*** Provided information

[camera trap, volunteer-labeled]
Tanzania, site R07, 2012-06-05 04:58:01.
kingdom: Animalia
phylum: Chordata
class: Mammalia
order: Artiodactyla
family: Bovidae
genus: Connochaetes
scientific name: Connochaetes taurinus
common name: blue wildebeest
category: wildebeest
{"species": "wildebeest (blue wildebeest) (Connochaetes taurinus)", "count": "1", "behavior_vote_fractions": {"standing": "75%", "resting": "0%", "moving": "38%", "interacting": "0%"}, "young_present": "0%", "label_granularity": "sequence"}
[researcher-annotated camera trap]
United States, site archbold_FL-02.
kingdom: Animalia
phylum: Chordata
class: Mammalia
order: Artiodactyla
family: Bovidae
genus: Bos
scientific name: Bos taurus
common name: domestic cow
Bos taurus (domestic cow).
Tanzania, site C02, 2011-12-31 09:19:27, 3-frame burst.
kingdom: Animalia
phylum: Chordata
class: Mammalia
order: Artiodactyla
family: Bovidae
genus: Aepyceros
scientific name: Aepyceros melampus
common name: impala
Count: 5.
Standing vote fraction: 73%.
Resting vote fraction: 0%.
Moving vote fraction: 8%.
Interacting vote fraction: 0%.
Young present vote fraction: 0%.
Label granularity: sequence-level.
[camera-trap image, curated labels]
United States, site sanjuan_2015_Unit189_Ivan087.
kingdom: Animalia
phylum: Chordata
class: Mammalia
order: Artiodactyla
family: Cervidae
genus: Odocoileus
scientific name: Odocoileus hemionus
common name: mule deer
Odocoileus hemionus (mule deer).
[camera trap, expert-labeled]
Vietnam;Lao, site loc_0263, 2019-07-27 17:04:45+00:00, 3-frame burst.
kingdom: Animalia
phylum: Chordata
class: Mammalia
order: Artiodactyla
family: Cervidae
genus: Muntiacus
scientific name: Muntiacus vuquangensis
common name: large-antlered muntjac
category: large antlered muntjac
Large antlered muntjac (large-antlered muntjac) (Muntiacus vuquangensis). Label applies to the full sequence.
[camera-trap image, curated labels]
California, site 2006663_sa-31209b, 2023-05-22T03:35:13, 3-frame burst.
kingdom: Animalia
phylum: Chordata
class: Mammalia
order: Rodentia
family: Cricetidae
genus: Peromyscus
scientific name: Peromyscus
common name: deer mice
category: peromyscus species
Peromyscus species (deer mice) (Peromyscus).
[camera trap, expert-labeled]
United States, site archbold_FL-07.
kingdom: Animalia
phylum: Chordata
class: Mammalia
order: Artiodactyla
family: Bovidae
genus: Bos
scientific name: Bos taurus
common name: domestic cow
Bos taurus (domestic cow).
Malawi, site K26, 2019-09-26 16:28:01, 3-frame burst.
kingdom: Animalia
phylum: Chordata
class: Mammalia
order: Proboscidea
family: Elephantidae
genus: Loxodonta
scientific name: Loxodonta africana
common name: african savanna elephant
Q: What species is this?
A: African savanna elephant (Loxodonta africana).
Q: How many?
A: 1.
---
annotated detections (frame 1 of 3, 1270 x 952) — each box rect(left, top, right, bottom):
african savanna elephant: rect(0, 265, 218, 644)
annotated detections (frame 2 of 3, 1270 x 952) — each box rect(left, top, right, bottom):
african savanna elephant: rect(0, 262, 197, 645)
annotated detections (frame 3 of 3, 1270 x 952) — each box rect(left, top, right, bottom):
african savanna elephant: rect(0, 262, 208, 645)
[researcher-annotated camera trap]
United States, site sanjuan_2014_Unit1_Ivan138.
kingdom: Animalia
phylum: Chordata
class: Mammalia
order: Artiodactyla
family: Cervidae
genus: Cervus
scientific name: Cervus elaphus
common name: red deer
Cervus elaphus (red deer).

******

* [What this task involves]:
Considering only the data above, return the lines in which "site" occurs.

* [Response to the exercise]:
Tanzania, site R07, 2012-06-05 04:58:01.
United States, site archbold_FL-02.
Tanzania, site C02, 2011-12-31 09:19:27, 3-frame burst.
United States, site sanjuan_2015_Unit189_Ivan087.
Vietnam;Lao, site loc_0263, 2019-07-27 17:04:45+00:00, 3-frame burst.
California, site 2006663_sa-31209b, 2023-05-22T03:35:13, 3-frame burst.
United States, site archbold_FL-07.
Malawi, site K26, 2019-09-26 16:28:01, 3-frame burst.
United States, site sanjuan_2014_Unit1_Ivan138.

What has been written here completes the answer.